Willpower: Perfect, Free and Permissive

It’s the nature of psychotherapy that we enter into people’s suffering with them, and there we face together the big, awful questions of life. For believers who struggle (and who doesn’t?) and those nonbelievers whose skepticism and doubt are underscored by the terrible events of life, I offer, not for the first time, a clumsy explanation about the role of will. I take no credit for the originality of these ideas; a wise priest, C.S. Lewis and others get all the credit. But in case you are not in the market to take up a theological book, or even Lewis’s wonderfully clear and concise “Mere Christianity,” I offer my awkward summary.

Many religious people pour salt in their own suffering by imagining that, since everything that happens is due to God’s Will, then they have to wrestle with a God who wanted, for example, their loved one to be killed by a drunk driver. That grief is a terrible burden to bear, made worse if you believe that the God whom you love and serve orchestrated it with terrible precision. Adding to this is the unhelpful, albeit well-intended, “comfort” offered by those who say it’s all God’s Will.

This problem of what a good God is up to, which I dare to wade into, is the difference between what we believers might describe, (and again, I borrow the terms from wise people) as God’s Perfect Will versus God’s Permissive Will. And between them stand, like obstinate toddlers, all of humanity with its free will, myself included.

The Perfect plan, if I may, would be all of us living in harmony. Each would be using their gifts to bring service and joy to others; kindness and generosity would rule the day. The earth itself would continue to evolve to perfection – what we look forward to with the final end of disease and suffering.

And … we have free will. That messes things up. In the Perfect Will of God, that drunk driver would not gotten drunk. They would have not gotten behind the wheel, they would not have been deluded into believing they were “fine.” But free will allows that stupid, selfish, and evil series of choices. It also allowed the choices by other people: to not intervene, to not be ready to be the fun killer who takes away the keys and calls a rideshare or deliver the drunk home oneself. There are usually not-so-innocent bystanders in such situations. Not everyone drives drunk. Some people text and drive. Some people gossip. Some people attack other people on (anti)social media. Some people have numbed themselves to the loneliness of someone right there, in their own home. Most of us probably do some sort of selfish act every day, even if we are oblivious to its impact on other people. I am certain I do, and it’s probably far worse and more often than I imagine.

So here we all are, stepping on one another’s toes at best and causing profound suffering at worst, making a tremendous disaster of a world that is supposed to be evolving to perfection. And that mess is what might be called God’s Permissive Will. It was not God’s Perfect plan, but since free will was given, this is what we get.

I will now go out on a more fragile limb and offer a thought: that when Scripture tells us that God works all things together for good for those who love Him (Romans 8:28) that perhaps what that means is that our own free will comes into play here.

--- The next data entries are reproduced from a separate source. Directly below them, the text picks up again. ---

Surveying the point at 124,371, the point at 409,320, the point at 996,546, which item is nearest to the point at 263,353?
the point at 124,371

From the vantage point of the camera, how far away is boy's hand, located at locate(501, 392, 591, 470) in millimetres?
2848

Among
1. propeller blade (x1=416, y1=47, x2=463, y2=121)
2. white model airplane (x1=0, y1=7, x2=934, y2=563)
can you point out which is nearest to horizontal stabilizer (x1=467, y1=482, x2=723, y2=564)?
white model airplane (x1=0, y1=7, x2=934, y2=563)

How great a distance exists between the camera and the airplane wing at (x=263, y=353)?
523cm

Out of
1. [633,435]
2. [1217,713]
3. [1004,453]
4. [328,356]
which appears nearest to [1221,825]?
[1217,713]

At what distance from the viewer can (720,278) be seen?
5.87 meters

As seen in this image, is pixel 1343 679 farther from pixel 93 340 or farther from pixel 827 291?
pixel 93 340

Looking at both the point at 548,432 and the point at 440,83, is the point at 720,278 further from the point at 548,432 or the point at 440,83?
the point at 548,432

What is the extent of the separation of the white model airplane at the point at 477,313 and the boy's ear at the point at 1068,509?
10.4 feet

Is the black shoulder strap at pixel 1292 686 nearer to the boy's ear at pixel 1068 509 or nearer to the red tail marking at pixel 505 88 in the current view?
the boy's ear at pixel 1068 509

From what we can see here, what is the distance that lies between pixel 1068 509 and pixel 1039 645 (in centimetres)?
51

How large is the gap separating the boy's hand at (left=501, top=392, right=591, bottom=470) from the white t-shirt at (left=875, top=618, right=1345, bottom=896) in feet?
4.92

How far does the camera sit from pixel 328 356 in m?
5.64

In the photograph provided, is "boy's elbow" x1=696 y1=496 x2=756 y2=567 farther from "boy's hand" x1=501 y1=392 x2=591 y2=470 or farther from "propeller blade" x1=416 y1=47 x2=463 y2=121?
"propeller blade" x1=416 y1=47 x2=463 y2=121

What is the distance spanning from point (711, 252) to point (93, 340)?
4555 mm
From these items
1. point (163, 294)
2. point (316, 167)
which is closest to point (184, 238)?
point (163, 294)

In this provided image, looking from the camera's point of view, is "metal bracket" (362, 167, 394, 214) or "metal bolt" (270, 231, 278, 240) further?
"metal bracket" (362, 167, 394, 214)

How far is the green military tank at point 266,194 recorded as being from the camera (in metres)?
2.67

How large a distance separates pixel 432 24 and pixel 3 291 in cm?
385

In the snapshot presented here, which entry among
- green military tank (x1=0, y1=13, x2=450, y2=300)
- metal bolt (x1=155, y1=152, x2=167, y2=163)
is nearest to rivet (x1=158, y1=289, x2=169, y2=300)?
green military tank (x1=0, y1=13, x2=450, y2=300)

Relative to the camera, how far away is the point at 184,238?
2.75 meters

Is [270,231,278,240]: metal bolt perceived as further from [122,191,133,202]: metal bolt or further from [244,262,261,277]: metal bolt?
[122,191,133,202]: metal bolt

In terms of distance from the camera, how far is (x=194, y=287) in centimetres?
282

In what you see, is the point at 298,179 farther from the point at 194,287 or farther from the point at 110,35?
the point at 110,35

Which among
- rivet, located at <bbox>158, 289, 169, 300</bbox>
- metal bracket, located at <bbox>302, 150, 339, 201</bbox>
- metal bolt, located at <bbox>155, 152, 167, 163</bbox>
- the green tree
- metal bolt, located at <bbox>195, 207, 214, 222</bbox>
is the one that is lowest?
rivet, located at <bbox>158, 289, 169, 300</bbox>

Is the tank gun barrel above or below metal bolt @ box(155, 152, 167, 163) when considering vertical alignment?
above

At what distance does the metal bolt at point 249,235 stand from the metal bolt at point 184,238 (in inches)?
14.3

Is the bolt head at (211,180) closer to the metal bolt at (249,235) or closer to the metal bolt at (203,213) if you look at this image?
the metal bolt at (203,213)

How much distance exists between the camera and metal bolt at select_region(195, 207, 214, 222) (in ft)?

When tragedy strikes, will I draw closer to God (good for me) or pull away (bad for me)? Will I go through the struggle of discerning what would God want me to do in this new and terrible circumstance, which I did not want, or will I just rebel or seek comfort in self-destructive numbing?  God, I believe, does not allow someone die tragically in order to “teach you (or me) a lesson.” But I believe that, when tragedy arises, then the “good” to be worked out will be to try to discern how to be a good person despite the tragedy, which will always lead us closer to God.

I hope this is helpful to someone who is suffering.